■ Extract:
Page history last edited by Alan Liu 8 years, 10 months ago

 

After extensive research on 135 novels/short stories located in our 1880s Children Fiction corpora and selected novels from our 1880s Adult Fiction corpora (see our corpora), we noticed recurring themes and research questions, too many to address individually. 

 

Each and every text of the 1880s Children Fiction corpora, downloaded as a plain text through Project Gutenburg, was analyzed by our text analysis team. Research included looking up novel summaries and author backgrounds and running them through different software, ranging from Antconc to Lexos to Voyant Tools. We found Voyant Tools to provide the most easy-to-understand information regarding relationships among chosen words. However, Antconc did give us insight into how the words were being associated, especially in regard to who boys were portrayed differently than girls and in regard to the word choice of particular authors. The text-analysis research folder in our shared Google Drive contains around 150 research documents providing summaries, text-analysis visualizations, and notes on individual novels. One document, called Categories, arranges authors according to male/female main characters. (E.g. George W. Peck [male] is author of Peck's Bad Boy and His Pa, a novel on Henry Peck [male]; Emma Leslie [female] is author of Kate's Ordeal, a novel obviously featuring Kate [female].) The Categories catalog shows that out of 29 female authors and 105 male authors, the men overwhelmingly wrote about male characters (with effectively zero of them writing solely about female characters), and the women wrote mostly about female characters. Subsequently, we were curious to see how this affected the way the stories were written, and how gender roles were defined in children's literature.

■ Stored data:
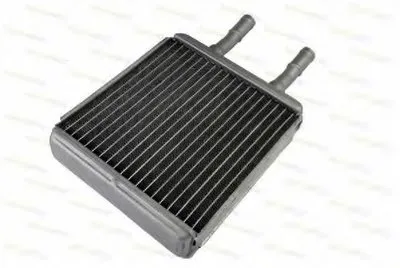 Теплообменник, отопление салона THERMOTEC купить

■ Task instructions: According to the passage on 1880s children's fiction, which software gave the most easy-to-understand information about relationships among chosen words? The data above are not needed.

■ Answer box: Voyant Tools